For the first time in state history, a local wine, the 2014 Vintage Brut by William Heritage Vineyard, earned a 90-point score by Wine Advocate. The 90-point benchmark is significant; wines rated between 90 and 94 are considered outstanding.
In Jersey City, Razza earned a three-star review by New York Times critic Pete Wells, who exalted the charms of the restaurant’s pizza, along with the skills of Dan Richer, a chef who nerds out on dough, bread, butter and meatballs.
The mission of Edible Jersey, from the first issue published 10 years ago, is to celebrate the farmers, artisans and entrepreneurs of the Garden State.

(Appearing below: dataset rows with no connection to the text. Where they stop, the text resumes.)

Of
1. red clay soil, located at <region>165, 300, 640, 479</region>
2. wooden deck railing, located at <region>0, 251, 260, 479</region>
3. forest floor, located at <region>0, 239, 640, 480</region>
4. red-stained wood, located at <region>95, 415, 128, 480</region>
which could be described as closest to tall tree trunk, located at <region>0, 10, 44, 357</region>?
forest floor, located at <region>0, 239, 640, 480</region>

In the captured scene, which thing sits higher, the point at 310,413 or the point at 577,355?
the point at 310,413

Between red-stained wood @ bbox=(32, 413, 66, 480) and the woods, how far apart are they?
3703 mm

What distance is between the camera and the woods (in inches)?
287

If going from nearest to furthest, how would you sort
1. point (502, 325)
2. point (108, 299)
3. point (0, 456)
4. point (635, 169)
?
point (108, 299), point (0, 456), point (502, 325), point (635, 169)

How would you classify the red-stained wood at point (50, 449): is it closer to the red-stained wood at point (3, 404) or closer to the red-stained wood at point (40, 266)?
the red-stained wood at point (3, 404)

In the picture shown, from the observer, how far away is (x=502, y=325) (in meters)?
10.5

We’ve written about Richer (Summer 2014), and we’ve reported on Heritage Vineyards (Fall 2015).
These hard-working, passionate people do not live and work in a vacuum. They rely not only on our support but on the support of an infrastructure that welcomes and celebrates them as well.

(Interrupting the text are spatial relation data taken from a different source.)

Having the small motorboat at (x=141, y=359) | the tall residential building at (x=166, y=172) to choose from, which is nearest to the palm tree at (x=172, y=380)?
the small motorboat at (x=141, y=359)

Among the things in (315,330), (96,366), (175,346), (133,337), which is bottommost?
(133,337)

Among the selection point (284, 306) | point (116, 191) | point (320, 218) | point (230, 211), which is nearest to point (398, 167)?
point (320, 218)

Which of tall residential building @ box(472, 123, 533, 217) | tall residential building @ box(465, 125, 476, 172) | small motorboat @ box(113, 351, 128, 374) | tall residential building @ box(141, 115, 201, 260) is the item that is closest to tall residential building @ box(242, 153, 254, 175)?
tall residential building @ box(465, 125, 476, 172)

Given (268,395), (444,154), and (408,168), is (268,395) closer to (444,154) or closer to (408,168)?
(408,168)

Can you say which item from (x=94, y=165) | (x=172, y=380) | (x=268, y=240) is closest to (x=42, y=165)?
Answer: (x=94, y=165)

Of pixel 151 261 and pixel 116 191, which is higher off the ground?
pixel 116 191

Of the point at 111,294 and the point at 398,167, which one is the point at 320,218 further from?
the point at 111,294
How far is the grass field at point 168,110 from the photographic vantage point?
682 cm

How do we keep farmers in the Garden State? Farming is an extraordinarily difficult job. In New Jersey, property is expensive and our farmers are getting older. How do we assure access to farmers’ markets, for both consumers and farmers? How do we best assure that our environment is safe? Our waters are clean? How do we address issues of food waste? Food deserts? Sustainability?

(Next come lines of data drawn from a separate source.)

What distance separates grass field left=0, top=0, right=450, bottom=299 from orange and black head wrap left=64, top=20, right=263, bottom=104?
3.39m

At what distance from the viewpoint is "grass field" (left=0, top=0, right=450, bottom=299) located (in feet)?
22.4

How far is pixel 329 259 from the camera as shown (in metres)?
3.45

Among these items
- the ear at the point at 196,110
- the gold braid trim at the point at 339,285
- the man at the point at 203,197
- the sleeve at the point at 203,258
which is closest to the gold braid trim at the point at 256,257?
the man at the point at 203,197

These are issues critical to our readers.
In fact, many readers were pleased with our Fall Issue, and our pursuit of answers to food policy questions from our gubernatorial candidates. We did hear from one or two readers, however, who questioned that decision. Why, we were asked, insert politics into food?
Food is health, business, entertainment, culture. Food also is politics. Here at the magazine, food is such a central part of our daily lives that we often are surprised to discover that such is not the case with others. Our elected officials are often unaware of food policy issues. They are often unaware, for example, of the extraordinary financial and logistical obstacles a restaurateur or a cheese-maker may face. In New Jersey, it’s cheaper and more convenient for consumers to buy big-box produce from China than it is for consumers to buy fresh produce from Hunterdon County. The delivery system favors the big-box model. That should change, to the benefit of both farmer and consumer.
We hope, through our work, to make these issue more visible, and to encourage a dialog that continues to champion and support the artisans and entrepreneurs in the state.
In the meantime, join us in congratulating Dan Richer and Penni and Bill Heritage.